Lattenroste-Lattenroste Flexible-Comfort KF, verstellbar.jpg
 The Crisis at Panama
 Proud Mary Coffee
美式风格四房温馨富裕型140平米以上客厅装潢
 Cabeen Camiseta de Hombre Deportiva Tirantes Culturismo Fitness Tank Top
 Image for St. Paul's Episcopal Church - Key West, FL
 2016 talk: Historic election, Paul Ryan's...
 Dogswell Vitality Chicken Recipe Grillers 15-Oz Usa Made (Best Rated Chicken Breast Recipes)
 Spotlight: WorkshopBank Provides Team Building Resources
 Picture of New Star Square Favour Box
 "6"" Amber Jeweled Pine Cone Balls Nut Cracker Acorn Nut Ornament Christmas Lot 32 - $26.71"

******

Your goal:
Write out an exact copy of every record shown above.

Result for this exercise:
Lattenroste-Lattenroste Flexible-Comfort KF, verstellbar.jpg
 The Crisis at Panama
 Proud Mary Coffee
美式风格四房温馨富裕型140平米以上客厅装潢
 Cabeen Camiseta de Hombre Deportiva Tirantes Culturismo Fitness Tank Top
 Image for St. Paul's Episcopal Church - Key West, FL
 2016 talk: Historic election, Paul Ryan's...
 Dogswell Vitality Chicken Recipe Grillers 15-Oz Usa Made (Best Rated Chicken Breast Recipes)
 Spotlight: WorkshopBank Provides Team Building Resources
 Picture of New Star Square Favour Box
 "6"" Amber Jeweled Pine Cone Balls Nut Cracker Acorn Nut Ornament Christmas Lot 32 - $26.71"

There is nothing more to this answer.